Obviamente estas divisiones y disenciones son resultado de nuestros pecados
personales, inmadureces y heridas por sanar. Y si todos los miembros de este
Cuerpo que peregrina en la historia –porque quienes ya han sido admitidos a la Jerusalén
celeste, santificados gozan de la Comunión-, debemos partir de esta fragilidad
que nos aflige y disgrega… ¿cómo seremos reunidos al fin en la unidad?
“Dios puso cada uno de
los miembros en el cuerpo según su voluntad.” Entonces
respondemos lo habitual: ¡necesitamos convertirnos! Cada quien debe
preguntarse: ¿qué miembro me ha llamado a ser el Señor en el Cuerpo de su
Iglesia?, ¿y qué funciones y misión me ha querido encargar? Más aun, ¿con qué
otros miembros más cercanos a mi posición debo interactuar en favor de todo el
Cuerpo?, ¿y a qué otros miembros debo servir y ayudar a veces dirigiendo,
nutriendo y animando o a veces recibiendo, dejándome modelar y obedeciendo? ¿Quién
soy yo en la Iglesia y qué lugar ocupo? ¿Cómo Dios ha querido ubicarme en el
Cuerpo de Cristo?
Necesitamos
convertirnos claro, pues sucede a menudo que nos rebelamos contra el puesto que
nos ha sido asignado, que pretendemos ocupar otro lugar distinto y a veces
ambicionamos con malas artes desplazar a otros, lesionando al cuerpo entero.

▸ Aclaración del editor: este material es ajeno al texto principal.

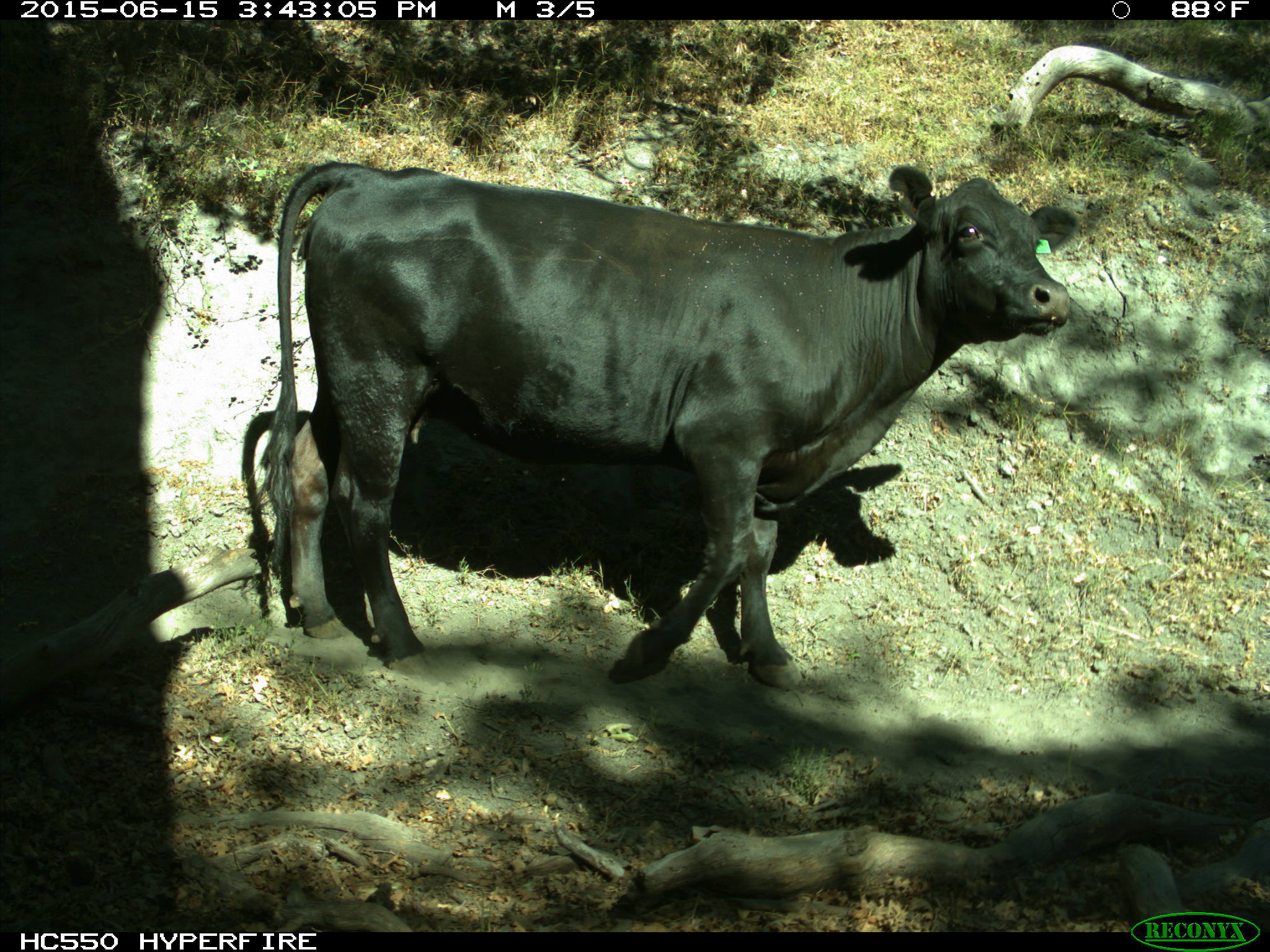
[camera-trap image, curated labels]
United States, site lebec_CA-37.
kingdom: Animalia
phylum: Chordata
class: Mammalia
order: Artiodactyla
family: Bovidae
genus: Bos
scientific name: Bos taurus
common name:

¡Cuánta humildad nos hará falta para reconocernos en el Cuerpo de la Iglesia
como Dios con su sabia voluntad ha querido ubicarnos para el propio provecho y
para el bien de todos!
“Que no hubiera
división alguna en el cuerpo, sino que todos los miembros se preocuparan lo mismo
los unos de los otros.” He aquí la orientación que el
Apóstol descubre en el plan de Dios sobre su Iglesia. “Si sufre un miembro, todos los demás sufren con él. Si un miembro es
honrado, todos los demás toman parte en su gozo.” Esta solidaridad de todos
los miembros en un mismo cuerpo, este resonar todo en cada uno en la armonía de un mismo organismo, requiere mucho más que aceptación humilde de la voluntad de
Dios, requiere amor.
“Ahora
bien, ustedes son el cuerpo de Cristo, y sus miembros cada uno por su parte. Y
así los puso Dios en la Iglesia, primeramente como apóstoles; en segundo lugar
como profetas; en tercer lugar como maestros; luego, los milagros; luego, el
don de las curaciones, de asistencia, de gobierno, diversidad de lenguas. ¿Acaso
todos son apóstoles? O ¿todos profetas? ¿Todos maestros? ¿Todos con poder de
milagros? ¿Todos con carisma de
curaciones? ¿Hablan todos lenguas? ¿Interpretan todos? ¡Aspirad a los carismas
superiores! Y aun os voy a mostrar un camino más excelente.” 1 Cor 12,27-31
Así
San Pablo vuelve al tema de los dones y carismas del Espíritu que deben ser
ejercitados rectamente, pues de lo contrario, lo que el Señor da para la unidad
lo transformamos nosotros en elemento de disturbio y división. Y de nuevo,
lamentablemente, es una experiencia tan frecuente en la vida comunitaria de los
creyentes.
En
principio el Apóstol nos adelanta que los dones han sido jerarquizados y
ordenados en el plan de Dios y que obviamente debemos ceñirnos a esa
organización querida por el Señor para su Cuerpo. Ya en el capítulo 14 volverá
San Pablo muy concretamente a enseñarnos acerca del recto ejercicio de los
carismas. Ahora en el capítulo 13 introducirá la clave fundamental sin la cual
nada sería posible. No podrá Dios realizar la “unidad en la diversidad” si en
el Cuerpo de la Iglesia no circula su Amor.